At the edge of the field was the Wiener Hütle, an inn for walkers and bicyclists.  There is also a small road that dead-ends here at the Hut.  Folks how don't wish to hike the loop can drive up to this meadow to wander about and enjoy the hospitality of the Hut. 


















We climbed back into the woods, over another ridge, and then dropped down to the next valley with its busy roadway.  We crossed back into the Wald near the first village of Lower Austria south of Wien.  Here is where the arrow signs led us astray.  After a wrong turn towards the village and then a cross country jaunt through a field, we struck a wooded path that returned to the #6 trail.  The way was through the shaded wood and uphill, but much colder now without the sun. 
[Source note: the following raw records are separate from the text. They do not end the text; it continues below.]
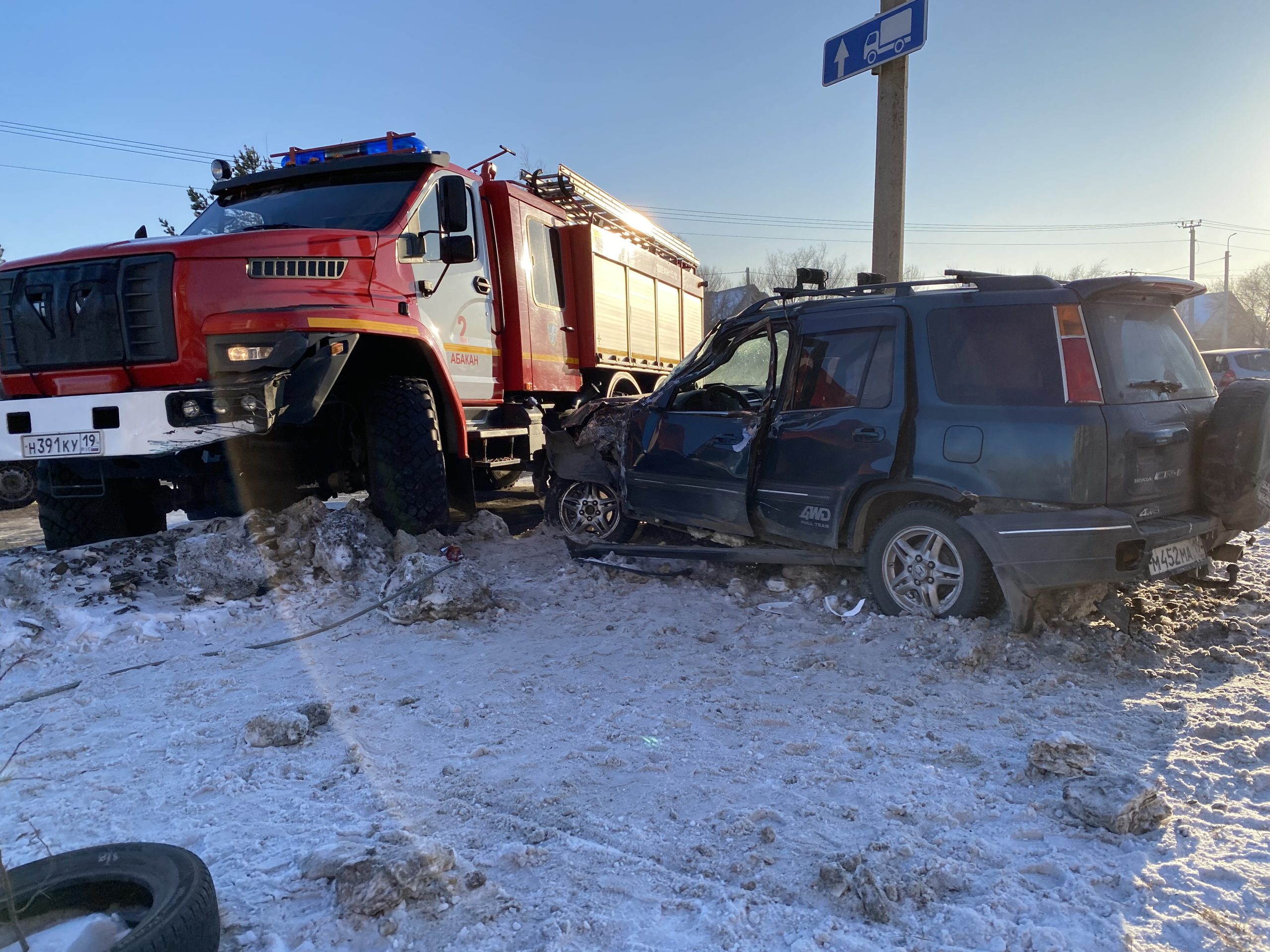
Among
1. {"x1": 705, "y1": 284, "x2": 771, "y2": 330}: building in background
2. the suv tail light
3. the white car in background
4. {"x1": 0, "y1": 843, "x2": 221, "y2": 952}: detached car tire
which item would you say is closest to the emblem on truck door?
the suv tail light

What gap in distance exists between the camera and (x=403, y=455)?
18.0 ft

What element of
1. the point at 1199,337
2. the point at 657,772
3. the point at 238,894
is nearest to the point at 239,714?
the point at 238,894

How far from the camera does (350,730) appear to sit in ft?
10.3

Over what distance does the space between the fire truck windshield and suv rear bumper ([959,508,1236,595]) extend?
4602 mm

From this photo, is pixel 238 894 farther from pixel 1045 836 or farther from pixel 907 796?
pixel 1045 836

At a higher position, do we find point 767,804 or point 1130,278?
point 1130,278

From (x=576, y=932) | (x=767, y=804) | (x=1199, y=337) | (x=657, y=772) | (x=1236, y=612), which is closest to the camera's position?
(x=576, y=932)

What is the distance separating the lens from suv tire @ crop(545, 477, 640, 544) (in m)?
6.16

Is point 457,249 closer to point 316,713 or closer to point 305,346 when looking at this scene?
point 305,346

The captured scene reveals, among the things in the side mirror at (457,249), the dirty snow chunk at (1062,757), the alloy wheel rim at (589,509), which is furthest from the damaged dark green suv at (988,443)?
the side mirror at (457,249)

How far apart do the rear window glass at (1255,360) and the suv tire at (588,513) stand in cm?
1391

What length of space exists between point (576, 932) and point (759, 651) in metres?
2.21

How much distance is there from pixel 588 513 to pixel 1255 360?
1428cm

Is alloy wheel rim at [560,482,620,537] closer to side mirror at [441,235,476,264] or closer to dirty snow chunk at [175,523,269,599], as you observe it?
side mirror at [441,235,476,264]
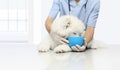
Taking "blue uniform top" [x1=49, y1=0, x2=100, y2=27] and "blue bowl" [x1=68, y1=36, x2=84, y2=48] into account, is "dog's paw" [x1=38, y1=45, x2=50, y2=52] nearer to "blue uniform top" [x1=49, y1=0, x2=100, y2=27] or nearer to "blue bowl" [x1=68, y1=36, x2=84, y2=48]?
"blue bowl" [x1=68, y1=36, x2=84, y2=48]

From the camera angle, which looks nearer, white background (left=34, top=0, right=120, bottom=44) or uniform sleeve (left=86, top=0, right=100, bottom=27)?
uniform sleeve (left=86, top=0, right=100, bottom=27)

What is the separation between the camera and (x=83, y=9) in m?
1.82

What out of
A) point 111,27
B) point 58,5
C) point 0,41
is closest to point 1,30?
point 0,41

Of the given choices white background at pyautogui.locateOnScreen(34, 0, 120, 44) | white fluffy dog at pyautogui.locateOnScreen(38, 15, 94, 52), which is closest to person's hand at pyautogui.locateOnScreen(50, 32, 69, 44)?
white fluffy dog at pyautogui.locateOnScreen(38, 15, 94, 52)

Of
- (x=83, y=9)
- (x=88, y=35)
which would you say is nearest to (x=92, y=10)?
(x=83, y=9)

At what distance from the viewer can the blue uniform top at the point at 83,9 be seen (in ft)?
5.83

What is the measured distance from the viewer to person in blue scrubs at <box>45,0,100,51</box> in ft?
5.81

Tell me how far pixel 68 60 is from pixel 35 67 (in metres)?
0.25

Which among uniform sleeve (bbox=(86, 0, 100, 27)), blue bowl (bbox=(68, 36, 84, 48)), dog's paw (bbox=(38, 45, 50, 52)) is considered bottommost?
dog's paw (bbox=(38, 45, 50, 52))

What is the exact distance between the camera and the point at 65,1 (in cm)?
184

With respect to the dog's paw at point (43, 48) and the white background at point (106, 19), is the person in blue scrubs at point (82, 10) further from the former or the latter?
the white background at point (106, 19)

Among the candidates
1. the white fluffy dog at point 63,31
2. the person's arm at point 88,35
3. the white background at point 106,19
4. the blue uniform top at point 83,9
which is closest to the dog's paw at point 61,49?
the white fluffy dog at point 63,31

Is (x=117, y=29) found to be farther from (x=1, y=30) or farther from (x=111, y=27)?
(x=1, y=30)

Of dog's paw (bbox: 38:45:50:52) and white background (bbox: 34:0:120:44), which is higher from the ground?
white background (bbox: 34:0:120:44)
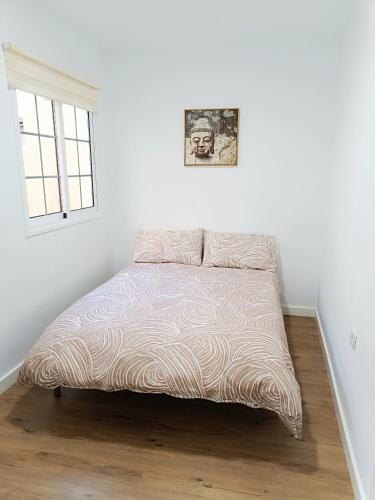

Almost without warning, we stepped out of the woods and into the wash of the late-afternoon sun in an enormous meadow.  The sweaters were back off and we frisked across the grass like puppies, picking up sticky goobers of mud on our shoes in some of the lower spots.

 
















The shadows get long early in the day at this time of year and we still had kilometers to go.  My Heart is really not four meters tall.




































Kilometers to go, hills to climb, and the chill of the woods to contend with.  We completed the walk through the Wald and then the last kilometer through the lanes on the outskirts of Wien.  The walking got cold once we were back on the edge of the city.  We reached our bus stop but the schedule showed a 30 minute wait for the next ride.  It was too cold to stand still.  We continued down the Liesing Fluss towards Liesing Platz, adding another 2.5 kilometers to the walk.  Our dogs were barking a bit as we neared the big bus stand.


















Crossing under the aquaduct with the last of the sun.  Liesing Platz is just a bit further.

We were hoping for an after-hike Eis (gelato) in Liesing, but had to cope with disappointment as everything was locked up tighter than a drum.  Footsore and chilled, we hopped our 62A bus and rolled along home.























What better way to recover from a vigorous walk than with slabs of herring on Brot?  Yummers!!

This is the third Stadtwanderweg that we have hiked together.  The city trail system is extensive, with lots of side trails and other regional trails branching off of the Stadtwanderweg.  A Brother could get himself good and lost trying to hike all of the possibilities.  It is also an amazing network for mountain biking.  I am seriously re-thinking my idea of buying a fixie/single-speed urban bike.  As of later this morning I will have a kick-scooter for urban transport, replacing the urban bike idea.  Given the great terrain surrounding Wien, it seems a pity not to explore as much as possible and a mountain bike would be the ideal tool for this.

Speaking of scooters, it is time for me to grab the U-6 train and head down to the 6th District to pick up my cute new transport device.  And so Friends and Neighbors, it's time to say "Ciao for Now!"